[Some material]

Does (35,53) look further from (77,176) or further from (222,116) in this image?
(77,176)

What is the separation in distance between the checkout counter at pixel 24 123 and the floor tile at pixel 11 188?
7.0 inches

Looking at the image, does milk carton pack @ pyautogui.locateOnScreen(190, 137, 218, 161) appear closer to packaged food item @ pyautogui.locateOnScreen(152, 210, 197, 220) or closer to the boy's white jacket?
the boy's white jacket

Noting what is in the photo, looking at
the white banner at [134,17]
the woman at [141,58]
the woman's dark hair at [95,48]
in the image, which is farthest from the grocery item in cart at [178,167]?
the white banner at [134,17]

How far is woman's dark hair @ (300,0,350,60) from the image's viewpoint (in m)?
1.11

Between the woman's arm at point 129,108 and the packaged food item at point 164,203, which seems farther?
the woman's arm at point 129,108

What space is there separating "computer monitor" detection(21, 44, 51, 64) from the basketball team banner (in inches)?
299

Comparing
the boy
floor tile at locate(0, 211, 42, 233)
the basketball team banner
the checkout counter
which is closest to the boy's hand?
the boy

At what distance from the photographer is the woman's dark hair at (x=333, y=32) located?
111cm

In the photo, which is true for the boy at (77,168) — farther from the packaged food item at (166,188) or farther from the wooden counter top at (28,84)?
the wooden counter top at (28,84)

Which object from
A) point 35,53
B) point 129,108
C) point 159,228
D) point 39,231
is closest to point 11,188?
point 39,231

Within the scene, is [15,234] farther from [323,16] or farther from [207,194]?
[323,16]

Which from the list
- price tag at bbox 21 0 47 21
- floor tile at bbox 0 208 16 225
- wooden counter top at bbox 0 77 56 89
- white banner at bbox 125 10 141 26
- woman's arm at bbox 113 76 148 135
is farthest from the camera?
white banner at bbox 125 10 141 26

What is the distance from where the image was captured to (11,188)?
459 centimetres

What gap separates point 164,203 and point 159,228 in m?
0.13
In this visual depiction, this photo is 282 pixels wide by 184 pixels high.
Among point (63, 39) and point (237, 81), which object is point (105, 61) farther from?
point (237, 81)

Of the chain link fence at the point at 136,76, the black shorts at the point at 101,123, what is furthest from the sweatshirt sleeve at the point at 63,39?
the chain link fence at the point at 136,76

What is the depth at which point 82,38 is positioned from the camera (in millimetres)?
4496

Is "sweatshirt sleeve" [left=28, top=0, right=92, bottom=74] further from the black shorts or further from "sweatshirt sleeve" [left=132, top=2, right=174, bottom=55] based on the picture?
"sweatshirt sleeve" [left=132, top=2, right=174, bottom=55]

**WRITTEN EXERCISE**: Copy out all of the material above word for word, keeping every line as it appears.

**SOLUTION FOR THIS TASK**:
Does (35,53) look further from (77,176) or further from (222,116) in this image?
(77,176)

What is the separation in distance between the checkout counter at pixel 24 123 and the floor tile at pixel 11 188?
7.0 inches

Looking at the image, does milk carton pack @ pyautogui.locateOnScreen(190, 137, 218, 161) appear closer to packaged food item @ pyautogui.locateOnScreen(152, 210, 197, 220) or closer to the boy's white jacket?
the boy's white jacket

Noting what is in the photo, looking at
the white banner at [134,17]
the woman at [141,58]
the woman's dark hair at [95,48]
in the image, which is farthest from the grocery item in cart at [178,167]?
the white banner at [134,17]

How far is woman's dark hair @ (300,0,350,60) from the image's viewpoint (in m)?
1.11

Between the woman's arm at point 129,108 and the packaged food item at point 164,203, which seems farther?
the woman's arm at point 129,108

What space is there separating "computer monitor" detection(21, 44, 51, 64) from the basketball team banner (in inches)?
299

Comparing
the boy
floor tile at locate(0, 211, 42, 233)
the basketball team banner
the checkout counter
which is closest to the boy's hand?
the boy

At what distance from the photographer is the woman's dark hair at (x=333, y=32) located?
111cm

In the photo, which is true for the boy at (77,168) — farther from the packaged food item at (166,188) or farther from the wooden counter top at (28,84)?
the wooden counter top at (28,84)

Which object from
A) point 35,53
B) point 129,108
C) point 159,228
D) point 39,231
is closest to point 11,188?
point 39,231

Within the scene, is [15,234] farther from [323,16] or farther from [207,194]?
[323,16]

Which from the list
- price tag at bbox 21 0 47 21
- floor tile at bbox 0 208 16 225
- wooden counter top at bbox 0 77 56 89
- white banner at bbox 125 10 141 26
- woman's arm at bbox 113 76 148 135
is farthest from the camera?
white banner at bbox 125 10 141 26

What is the distance from where the image was captured to (11,188)?
459 centimetres

What gap separates point 164,203 and point 159,228 in m?
0.13
In this visual depiction, this photo is 282 pixels wide by 184 pixels high.
Among point (63, 39) and point (237, 81), which object is point (105, 61) farther from?
point (237, 81)

Of the chain link fence at the point at 136,76, the black shorts at the point at 101,123, what is furthest from the sweatshirt sleeve at the point at 63,39?
the chain link fence at the point at 136,76

What is the depth at which point 82,38 is positioned from the camera (in millimetres)?
4496

Is "sweatshirt sleeve" [left=28, top=0, right=92, bottom=74] further from the black shorts or further from "sweatshirt sleeve" [left=132, top=2, right=174, bottom=55] based on the picture?
"sweatshirt sleeve" [left=132, top=2, right=174, bottom=55]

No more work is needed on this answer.